### DOCUMENT EXTRACT
----
After a safety review, LAION is making available a revised version of its widely-used AI training dataset LAION-5B. The new dataset, Re-LAION-5B, is said to contain no links to child sexual abuse material (CSAM).
According to LAION, Re-LAION-5B is the first dataset of text-image pairs at web scale that has been thoroughly cleaned of known links to suspected CSAM. This addresses issues identified in the original LAION-5B by the Stanford Internet Observatory in December 2023.
The updated dataset comes in two versions: Re-LAION-5B Research and Re-LAION-5B Research-Safe. A total of 2,236 links were removed after checking against lists provided by partners. This includes the 1,008 links identified in the Stanford Internet Observatory report.
LAION notes that many of these links known to child protection organizations are likely no longer active, as efforts to remove known material from the public internet are ongoing. The number therefore represents an upper limit for links that may lead to CSAM.
Re-LAION-5B contains 5.5 billion text-image pairs in total. Third parties can use the metadata to clean up existing derivatives of LAION-5B by generating diffs and removing all matching content from their versions.
LAION says the release of Re-LAION-5B sets a new safety standard for cleaning image link datasets at web scale. The dataset had previously faced criticism for containing patient images.
Generative AI complicates efforts to combat CSAM
The presence of CSAM in AI training datasets is inherently problematic. Additionally, some trained systems are being used to generate CSAM.
The Internet Watch Foundation (IWF) reported a sharp increase in AI-generated CSAM in fall 2023. The volume of AI content hinders investigations into real child abuse cases, as do AI-generated reports of possible CSAM automatically created by social media platforms.
----
### WHAT IS EXPECTED
In the Re-LAION-5B article, retype everything from "LAION says the" down to "to generate CSAM.".
----
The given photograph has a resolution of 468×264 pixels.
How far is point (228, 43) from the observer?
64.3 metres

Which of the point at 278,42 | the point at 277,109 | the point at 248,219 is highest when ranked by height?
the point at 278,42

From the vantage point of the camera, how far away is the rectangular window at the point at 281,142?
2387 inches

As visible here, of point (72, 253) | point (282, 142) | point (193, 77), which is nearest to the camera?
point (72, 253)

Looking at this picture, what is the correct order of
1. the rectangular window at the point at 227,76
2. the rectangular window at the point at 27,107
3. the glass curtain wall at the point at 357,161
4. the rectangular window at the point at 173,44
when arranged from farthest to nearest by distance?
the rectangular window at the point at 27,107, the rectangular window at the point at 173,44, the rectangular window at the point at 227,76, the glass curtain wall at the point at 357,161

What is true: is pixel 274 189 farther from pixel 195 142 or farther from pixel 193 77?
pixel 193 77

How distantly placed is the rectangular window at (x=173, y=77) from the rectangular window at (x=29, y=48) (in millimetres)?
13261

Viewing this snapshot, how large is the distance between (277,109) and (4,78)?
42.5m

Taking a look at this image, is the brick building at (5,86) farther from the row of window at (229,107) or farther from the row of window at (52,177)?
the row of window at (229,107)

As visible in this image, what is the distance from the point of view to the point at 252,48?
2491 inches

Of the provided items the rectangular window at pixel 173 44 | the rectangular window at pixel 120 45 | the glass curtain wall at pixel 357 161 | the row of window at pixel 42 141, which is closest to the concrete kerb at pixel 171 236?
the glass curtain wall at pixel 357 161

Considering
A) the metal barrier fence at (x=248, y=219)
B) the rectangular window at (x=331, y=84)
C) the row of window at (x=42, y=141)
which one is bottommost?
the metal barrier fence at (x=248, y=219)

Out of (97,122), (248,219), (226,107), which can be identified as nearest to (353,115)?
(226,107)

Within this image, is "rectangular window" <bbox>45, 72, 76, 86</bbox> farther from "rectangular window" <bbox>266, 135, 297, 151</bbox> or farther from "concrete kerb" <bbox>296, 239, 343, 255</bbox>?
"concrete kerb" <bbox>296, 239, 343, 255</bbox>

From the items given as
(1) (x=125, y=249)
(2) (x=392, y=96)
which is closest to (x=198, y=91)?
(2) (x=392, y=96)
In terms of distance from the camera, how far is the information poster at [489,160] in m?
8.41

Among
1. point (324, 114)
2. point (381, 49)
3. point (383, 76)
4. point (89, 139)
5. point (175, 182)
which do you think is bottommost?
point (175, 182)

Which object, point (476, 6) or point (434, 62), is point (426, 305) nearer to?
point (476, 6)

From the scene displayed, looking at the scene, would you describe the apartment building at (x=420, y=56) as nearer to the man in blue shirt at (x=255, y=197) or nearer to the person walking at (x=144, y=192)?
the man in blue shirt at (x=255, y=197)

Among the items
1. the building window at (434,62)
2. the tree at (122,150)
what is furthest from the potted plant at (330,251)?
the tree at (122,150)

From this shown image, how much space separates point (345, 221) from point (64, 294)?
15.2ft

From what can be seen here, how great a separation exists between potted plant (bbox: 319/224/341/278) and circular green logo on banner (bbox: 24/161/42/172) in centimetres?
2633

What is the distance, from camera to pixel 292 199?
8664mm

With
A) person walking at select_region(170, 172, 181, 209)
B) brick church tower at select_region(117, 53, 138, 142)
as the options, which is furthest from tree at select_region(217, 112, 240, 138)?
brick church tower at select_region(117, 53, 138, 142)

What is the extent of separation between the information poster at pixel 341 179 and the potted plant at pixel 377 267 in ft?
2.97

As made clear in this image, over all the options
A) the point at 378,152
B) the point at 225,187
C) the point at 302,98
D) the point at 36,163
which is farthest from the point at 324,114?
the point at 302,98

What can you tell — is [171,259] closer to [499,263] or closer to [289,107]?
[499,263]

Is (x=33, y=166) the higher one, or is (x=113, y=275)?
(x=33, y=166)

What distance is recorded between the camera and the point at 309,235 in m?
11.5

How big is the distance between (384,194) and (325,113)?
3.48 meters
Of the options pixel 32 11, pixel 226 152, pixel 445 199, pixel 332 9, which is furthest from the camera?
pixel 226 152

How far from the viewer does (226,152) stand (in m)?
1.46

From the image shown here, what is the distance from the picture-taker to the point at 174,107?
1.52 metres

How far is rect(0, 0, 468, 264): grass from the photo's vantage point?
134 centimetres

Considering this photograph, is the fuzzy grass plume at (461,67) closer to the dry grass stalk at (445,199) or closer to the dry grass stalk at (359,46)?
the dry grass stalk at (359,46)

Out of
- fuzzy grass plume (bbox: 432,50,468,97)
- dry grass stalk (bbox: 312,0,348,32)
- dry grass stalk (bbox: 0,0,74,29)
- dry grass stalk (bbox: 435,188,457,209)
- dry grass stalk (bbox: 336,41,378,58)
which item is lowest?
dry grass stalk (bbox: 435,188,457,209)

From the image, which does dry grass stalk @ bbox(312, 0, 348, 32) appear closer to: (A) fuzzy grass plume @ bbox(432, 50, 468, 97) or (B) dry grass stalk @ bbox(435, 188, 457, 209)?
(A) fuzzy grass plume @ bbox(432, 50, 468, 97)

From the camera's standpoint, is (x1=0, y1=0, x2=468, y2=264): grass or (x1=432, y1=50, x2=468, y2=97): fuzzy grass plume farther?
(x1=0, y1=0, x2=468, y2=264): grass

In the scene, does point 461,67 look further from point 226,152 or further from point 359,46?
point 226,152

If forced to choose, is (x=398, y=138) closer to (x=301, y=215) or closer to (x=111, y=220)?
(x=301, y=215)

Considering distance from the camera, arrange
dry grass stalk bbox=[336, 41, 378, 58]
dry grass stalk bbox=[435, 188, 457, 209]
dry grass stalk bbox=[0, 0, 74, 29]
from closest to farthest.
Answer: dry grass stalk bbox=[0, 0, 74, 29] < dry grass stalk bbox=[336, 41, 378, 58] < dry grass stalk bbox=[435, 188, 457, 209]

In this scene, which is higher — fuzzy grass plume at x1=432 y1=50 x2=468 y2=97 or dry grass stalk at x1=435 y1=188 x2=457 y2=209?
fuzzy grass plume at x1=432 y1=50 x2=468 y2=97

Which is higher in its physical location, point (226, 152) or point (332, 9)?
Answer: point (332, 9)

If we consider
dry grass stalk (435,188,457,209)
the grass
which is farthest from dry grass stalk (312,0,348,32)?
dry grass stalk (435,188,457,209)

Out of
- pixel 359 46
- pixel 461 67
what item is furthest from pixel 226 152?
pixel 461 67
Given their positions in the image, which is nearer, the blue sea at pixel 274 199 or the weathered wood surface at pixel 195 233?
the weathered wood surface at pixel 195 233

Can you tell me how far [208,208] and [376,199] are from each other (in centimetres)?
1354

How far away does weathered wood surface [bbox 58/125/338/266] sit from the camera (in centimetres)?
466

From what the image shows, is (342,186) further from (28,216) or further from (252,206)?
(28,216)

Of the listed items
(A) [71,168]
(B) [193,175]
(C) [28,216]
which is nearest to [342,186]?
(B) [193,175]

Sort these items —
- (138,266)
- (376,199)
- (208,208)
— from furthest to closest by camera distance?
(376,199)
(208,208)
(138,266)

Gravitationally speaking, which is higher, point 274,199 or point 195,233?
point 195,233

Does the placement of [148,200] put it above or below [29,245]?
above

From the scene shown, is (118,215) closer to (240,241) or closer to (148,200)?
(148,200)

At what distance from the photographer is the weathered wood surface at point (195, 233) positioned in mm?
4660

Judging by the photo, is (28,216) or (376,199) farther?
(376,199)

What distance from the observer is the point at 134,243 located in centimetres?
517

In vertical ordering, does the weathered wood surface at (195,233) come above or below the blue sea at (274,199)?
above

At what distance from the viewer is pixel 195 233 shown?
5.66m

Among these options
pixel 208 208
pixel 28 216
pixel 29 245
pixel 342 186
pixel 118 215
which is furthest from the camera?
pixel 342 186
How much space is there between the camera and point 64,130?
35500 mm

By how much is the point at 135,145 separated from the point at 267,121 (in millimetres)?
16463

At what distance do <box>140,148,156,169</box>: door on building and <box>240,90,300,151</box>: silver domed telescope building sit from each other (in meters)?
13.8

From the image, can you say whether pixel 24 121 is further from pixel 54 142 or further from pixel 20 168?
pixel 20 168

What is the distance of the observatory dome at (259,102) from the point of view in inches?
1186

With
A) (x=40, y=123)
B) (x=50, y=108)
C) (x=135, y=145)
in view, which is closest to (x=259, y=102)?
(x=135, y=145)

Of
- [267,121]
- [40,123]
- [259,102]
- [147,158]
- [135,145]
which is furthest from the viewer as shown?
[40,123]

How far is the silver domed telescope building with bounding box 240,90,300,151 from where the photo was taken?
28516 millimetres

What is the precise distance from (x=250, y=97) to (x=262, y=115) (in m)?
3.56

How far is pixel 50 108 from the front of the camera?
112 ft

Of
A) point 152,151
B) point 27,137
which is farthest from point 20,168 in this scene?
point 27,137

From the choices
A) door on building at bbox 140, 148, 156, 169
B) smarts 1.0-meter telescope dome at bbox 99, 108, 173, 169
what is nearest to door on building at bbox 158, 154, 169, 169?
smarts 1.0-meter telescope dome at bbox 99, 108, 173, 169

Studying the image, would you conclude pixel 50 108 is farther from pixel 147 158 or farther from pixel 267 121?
----
### EXPECTED OUTPUT
LAION says the release of Re-LAION-5B sets a new safety standard for cleaning image link datasets at web scale. The dataset had previously faced criticism for containing patient images.
Generative AI complicates efforts to combat CSAM
The presence of CSAM in AI training datasets is inherently problematic. Additionally, some trained systems are being used to generate CSAM.